**BRANO**:
--*--

Sentenza Sentenza Cassazione Civile n. 26259 del 16/10/2019

Cassazione civile sez. VI, 16/10/2019, (ud. 16/05/2019, dep. 16/10/2019), n.26259

LA CORTE SUPREMA DI CASSAZIONE

SEZIONE SESTA CIVILE

SOTTOSEZIONE 3

Composta dagli Ill.mi Sigg.ri Magistrati:

Dott. FRASCA Raffaele – Presidente –

Dott. CIGNA Mario – Consigliere –

Dott. CIRILLO Francesco Maria – Consigliere –

Dott. ROSSETTI Marco – rel. Consigliere –

Dott. DELL’UTRI Marco – Consigliere –

ha pronunciato la seguente:

ORDINANZA

sul ricorso 26458-2017 proposto da:

D.R.R.B., elettivamente domiciliato in ROMA, LARGO LUCIO

APULEIO 11, presso lo studio dell’avvocato FABIO LOMBARDI,

rappresentato e difeso da se medesimo e dall’avvocato GIAN PIERO

AGNELLI;

– ricorrente –

contro

D.L., elettivamente domiciliato in ROMA, PIAZZALE CLODIO 12,

presso lo studio dell’avvocato GIANLUCA BENVENUTI, che lo

rappresenta e difende unitamente all’avvocato RICCARDO DELLACASA;

– controricorrente –

avverso la sentenza n. 2255/2017 della CORTE D’APPELLO di MILANO,

depositata il 25/05/2017;

udita la relazione della causa svolta nella camera di consiglio non

partecipata del 16/05/2019 dal Consigliere Relatore Dott. ROSSETTI

MARCO.

--*--

**RIGHE DI DATI**:
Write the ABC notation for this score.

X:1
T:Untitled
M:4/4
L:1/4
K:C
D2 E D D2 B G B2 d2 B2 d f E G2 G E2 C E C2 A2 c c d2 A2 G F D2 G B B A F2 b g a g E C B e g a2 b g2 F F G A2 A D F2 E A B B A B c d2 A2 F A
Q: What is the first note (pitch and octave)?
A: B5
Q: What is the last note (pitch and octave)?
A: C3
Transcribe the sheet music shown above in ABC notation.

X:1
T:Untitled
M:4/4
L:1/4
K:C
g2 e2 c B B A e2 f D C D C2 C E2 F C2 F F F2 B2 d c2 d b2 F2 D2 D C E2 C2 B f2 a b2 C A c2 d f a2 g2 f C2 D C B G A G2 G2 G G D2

--*--

**CONSEGNE**:
**1.** Rispondi alle domande sull'ordinanza della Cassazione.
(a) Chi è il presidente del collegio?
(b) Quale corte d'appello ha emesso la sentenza impugnata?
(c) In quale data si è tenuta la camera di consiglio?
**2.** Scrivi il seguito dell'ordinanza della Cassazione, riprendendo dopo la sua ultima frase.
Le righe di dati non hanno alcun legame con l'ordinanza della Cassazione.

**RISPOSTE ALLE CONSEGNE**:
**1.**
(a) Il Dott. Raffaele Frasca.
(b) La Corte d'Appello di Milano.
(c) Il 16/05/2019.

**2.**
Fatto

FATTI DI CAUSA

1. Nel 2013 D.R.R.B., di professione avvocato, convenne dinanzi al Tribunale di Monza il suo collega D.L., esponendo che:

-) nell’esercizio della propria attività professionale, si avvalse della collaborazione dell’avv. D.L. quale procuratore domiciliatario;

-) concluso il giudizio in relazione al quale si era avvalso della domiciliazione presso l’avv. D.L., in data 8.11.2010 una sua collaboratrice domandò all’avv. D.L. la trasmissione della ricevuta di pagamento della tassa di registro relativa al suddetto giudizio;

-) per tutta risposta, l’avv. D.L. inviò allo studio dell’odierno ricorrente un telefax – ricevuto da una collega di studio del destinatario – nel quale si affermava che l’avvocato D.R. “avrebbe dovuto scusarsi per il suo comportamento deontologicamente discutibile”.

Ritenendo tale messaggio lesivo del proprio onore e della propria reputazione, l’attore concluse chiedendo la condanna del convenuto al risarcimento del danno patito in conseguenza dei fatti sopra descritti.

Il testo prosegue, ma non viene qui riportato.